Valaciclovir is a valine ester derivative of Aciclovir with improved oral absorption, as it is immediately transformed to Aciclovir after absorption. It has a similar mode of action and efficacy as Aciclovir. It can be administered in fewer doses compared to Aciclovir.  

Famciclovir  

Famciclovir is a diacetyl prodrug of Penciclovir that has a higher bioavailability than Penciclovir and is rapidly converted to Penciclovir in the GIT, blood and liver. Penciclovir has a similar mode of action and efficacy as Aciclovir but has a longer half-life.

Antivirals for Herpes Zoster  

Example drugs: Aciclovir, Famciclovir, Valaciclovir  

The primary goal of treatment in herpes zoster is to reduce acute pain and PHN. Therapy for herpes zoster should accelerate healing, limit the severity and duration of acute and chronic pain, and reduce complications. Oral antiviral therapy is recommended in immunocompetent patients with ophthalmic or other non-truncal dermatomal rash, patients ≥50 years and patients suffering moderate to severe pain or rash. It may be acceptable in patients who are only mildly to moderately immunocompromised.  

When taken within 72 hours of symptom onset, oral antivirals have been shown to reduce the severity and duration of symptoms. Most viral replication has ceased by 72 hours after the onset of rash but this may be substantially extended in immunocompromised patients. After 72 hours, antivirals should be considered if new vesicular lesions are continuing to appear or if complications arise. The typical course of treatment is 7 days.  

Choice of agent depends on availability, cost, dosing schedule and patient preference. Famciclovir or Valaciclovir is preferable to Aciclovir because of convenient dosing and higher antiviral drug activity. Several studies have shown that high-dose oral Aciclovir accelerates resolution of acute lesions and may reduce the risk for prolonged pain. IV Aciclovir is typically recommended in immunocompromised patients or in patients with suspected visceral involvement. It should be continued until clinical improvement of extensive cutaneous lesions. IV Aciclovir may be shifted to oral once no new cutaneous lesions are noted and if signs and symptoms are improving. IV Foscarnet may be an alternative for Aciclovir-resistant VZV.
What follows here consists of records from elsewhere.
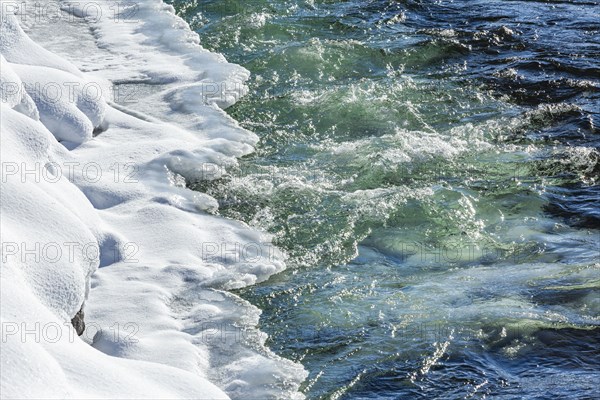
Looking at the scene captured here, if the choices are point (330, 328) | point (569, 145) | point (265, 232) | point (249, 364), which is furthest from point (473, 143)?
point (249, 364)

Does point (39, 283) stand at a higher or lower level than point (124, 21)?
higher

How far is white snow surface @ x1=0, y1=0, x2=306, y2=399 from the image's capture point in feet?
16.6

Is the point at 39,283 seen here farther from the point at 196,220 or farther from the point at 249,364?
the point at 196,220

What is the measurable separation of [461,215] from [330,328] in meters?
2.15

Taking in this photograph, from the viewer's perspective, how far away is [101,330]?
19.7ft

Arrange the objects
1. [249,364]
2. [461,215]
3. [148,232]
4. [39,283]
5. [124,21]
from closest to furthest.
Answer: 1. [39,283]
2. [249,364]
3. [148,232]
4. [461,215]
5. [124,21]

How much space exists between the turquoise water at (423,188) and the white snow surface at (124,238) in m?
0.28

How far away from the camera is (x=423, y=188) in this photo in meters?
8.30

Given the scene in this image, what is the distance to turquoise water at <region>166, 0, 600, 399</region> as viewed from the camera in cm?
605

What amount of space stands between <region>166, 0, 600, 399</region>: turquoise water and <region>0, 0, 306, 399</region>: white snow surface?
11.0 inches

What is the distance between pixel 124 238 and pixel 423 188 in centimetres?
280

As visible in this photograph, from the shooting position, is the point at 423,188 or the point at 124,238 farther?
the point at 423,188

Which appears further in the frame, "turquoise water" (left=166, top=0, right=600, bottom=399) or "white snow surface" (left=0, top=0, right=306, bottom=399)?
"turquoise water" (left=166, top=0, right=600, bottom=399)

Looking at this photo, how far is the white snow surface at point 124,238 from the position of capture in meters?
5.05
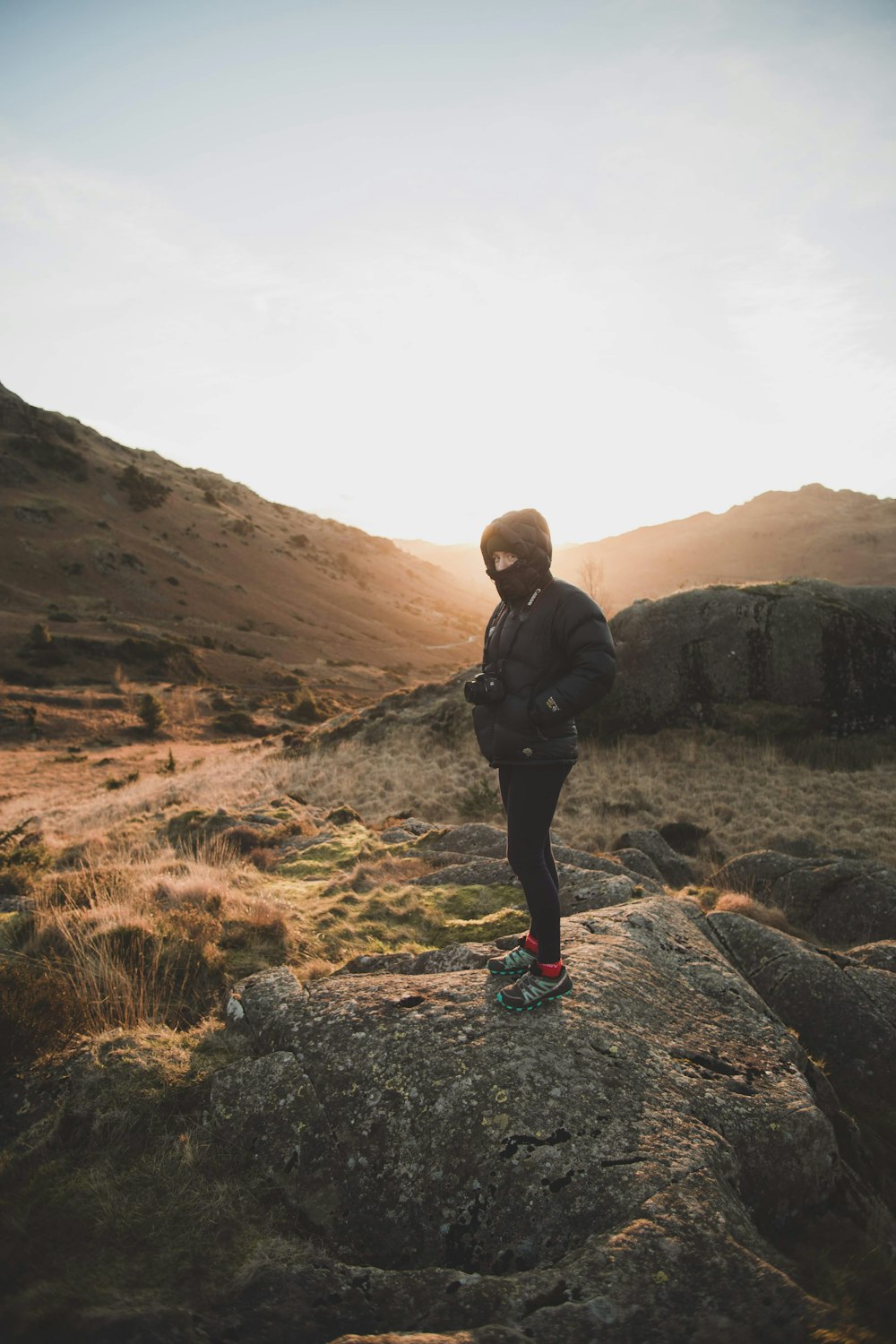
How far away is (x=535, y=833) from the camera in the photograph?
4.12 metres

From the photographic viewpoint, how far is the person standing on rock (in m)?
3.91

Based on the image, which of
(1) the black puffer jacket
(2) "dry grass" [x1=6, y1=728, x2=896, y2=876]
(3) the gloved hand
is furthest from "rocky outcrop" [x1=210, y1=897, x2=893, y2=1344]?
(2) "dry grass" [x1=6, y1=728, x2=896, y2=876]

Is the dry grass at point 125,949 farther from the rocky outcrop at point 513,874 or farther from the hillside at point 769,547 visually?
the hillside at point 769,547

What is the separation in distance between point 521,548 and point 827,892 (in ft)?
21.1

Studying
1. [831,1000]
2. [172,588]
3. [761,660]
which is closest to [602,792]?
[761,660]

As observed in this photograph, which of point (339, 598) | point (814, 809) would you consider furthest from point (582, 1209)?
point (339, 598)

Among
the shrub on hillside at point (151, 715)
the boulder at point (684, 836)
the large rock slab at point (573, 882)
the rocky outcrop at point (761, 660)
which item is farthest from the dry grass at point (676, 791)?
the shrub on hillside at point (151, 715)

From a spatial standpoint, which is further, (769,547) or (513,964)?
(769,547)

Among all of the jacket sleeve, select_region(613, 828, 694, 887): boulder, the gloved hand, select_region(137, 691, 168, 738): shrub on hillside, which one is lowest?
select_region(137, 691, 168, 738): shrub on hillside

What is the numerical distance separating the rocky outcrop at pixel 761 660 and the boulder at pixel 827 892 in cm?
923

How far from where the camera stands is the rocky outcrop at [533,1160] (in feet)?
7.46

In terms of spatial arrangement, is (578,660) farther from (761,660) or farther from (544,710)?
(761,660)

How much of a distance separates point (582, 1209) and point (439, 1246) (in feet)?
2.00

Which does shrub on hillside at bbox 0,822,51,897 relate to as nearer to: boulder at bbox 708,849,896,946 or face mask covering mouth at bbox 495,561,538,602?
face mask covering mouth at bbox 495,561,538,602
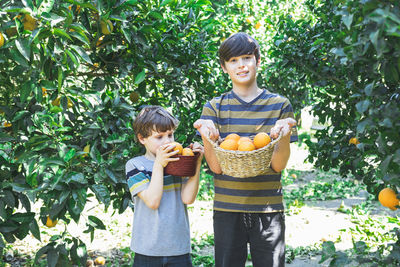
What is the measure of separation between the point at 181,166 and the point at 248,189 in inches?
14.0

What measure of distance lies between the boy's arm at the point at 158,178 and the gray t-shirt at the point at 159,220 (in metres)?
0.06

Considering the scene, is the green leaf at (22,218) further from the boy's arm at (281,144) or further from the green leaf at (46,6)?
the boy's arm at (281,144)

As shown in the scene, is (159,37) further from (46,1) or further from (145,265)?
(145,265)

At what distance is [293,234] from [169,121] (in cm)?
264

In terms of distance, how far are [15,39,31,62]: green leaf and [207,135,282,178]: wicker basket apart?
864mm

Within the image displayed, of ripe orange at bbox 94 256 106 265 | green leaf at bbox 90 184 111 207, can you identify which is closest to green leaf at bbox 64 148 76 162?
green leaf at bbox 90 184 111 207

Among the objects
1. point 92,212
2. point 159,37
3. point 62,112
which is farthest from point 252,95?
point 92,212

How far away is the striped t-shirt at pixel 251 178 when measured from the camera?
78.1 inches

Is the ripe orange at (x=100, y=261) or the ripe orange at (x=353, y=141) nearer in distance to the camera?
the ripe orange at (x=353, y=141)

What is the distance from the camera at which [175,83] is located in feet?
9.78

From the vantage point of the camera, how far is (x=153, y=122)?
1960 mm

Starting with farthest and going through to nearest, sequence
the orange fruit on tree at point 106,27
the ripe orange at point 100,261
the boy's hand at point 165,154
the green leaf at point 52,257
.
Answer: the ripe orange at point 100,261 < the green leaf at point 52,257 < the orange fruit on tree at point 106,27 < the boy's hand at point 165,154

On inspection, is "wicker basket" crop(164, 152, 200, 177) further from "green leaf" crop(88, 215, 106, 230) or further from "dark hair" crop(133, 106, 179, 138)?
"green leaf" crop(88, 215, 106, 230)

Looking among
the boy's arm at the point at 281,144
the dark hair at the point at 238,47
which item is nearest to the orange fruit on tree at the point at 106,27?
the dark hair at the point at 238,47
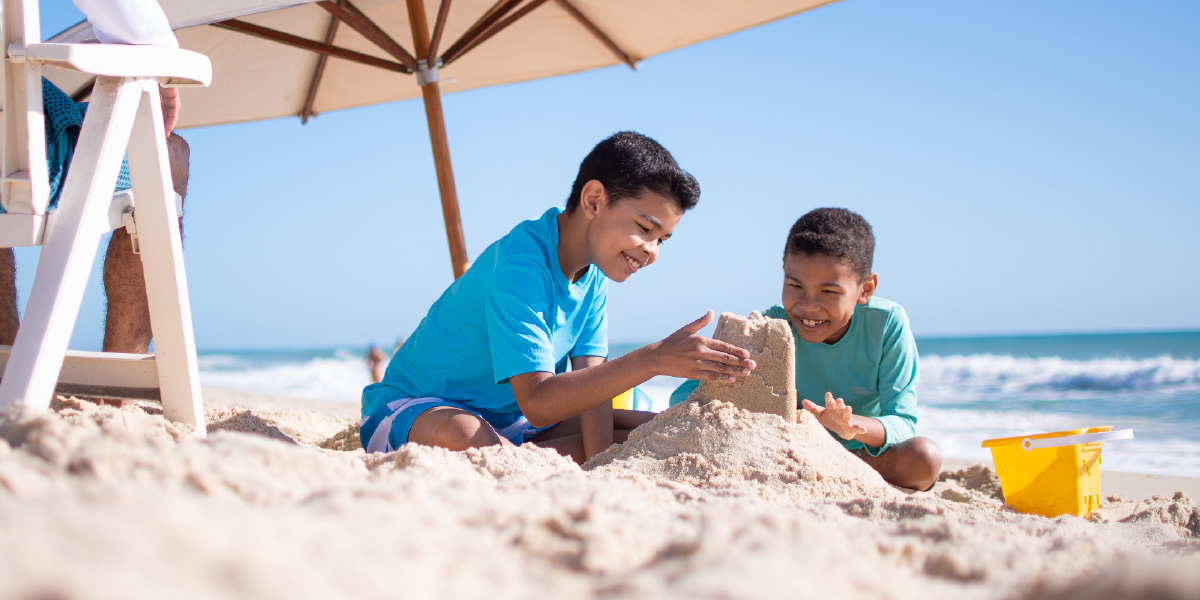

Alternative Treatment for Herpes Zoster  

Brivudine (Brivudin)  

Brivudine is a thymidine nucleoside analogue that competitively inhibits viral DNA replication by blocking DNA polymerases. It is a treatment option for immunocompetent patients with herpes zoster. Several studies have shown that patients given Brivudine shortened the time between new-lesion formation and full crusting with less pain experienced.

Nonpharmacological

Patient Education  

Educate the patient on the infectious nature of the disease and its mode of transmission. Advise the patient on the importance of early treatment and monitoring for signs and symptoms of possible complications. Avoid self-medicating with Aspirin, which has been associated with Reye’s syndrome. Assure patients about the course of the disease and provide counseling when needed.  

Skin and Wound Care  

Keep skin lesions dry and clean to prevent bacterial superinfection. Shower at least twice a day with soap and water. Nails should always be trimmed short and kept clean. Avoid peeling lesion crust and let it slough off naturally. A soft or liquid diet may be preferred for patients with lesions near the mouth. Sterile wet dressings may decrease discomfort from lesions.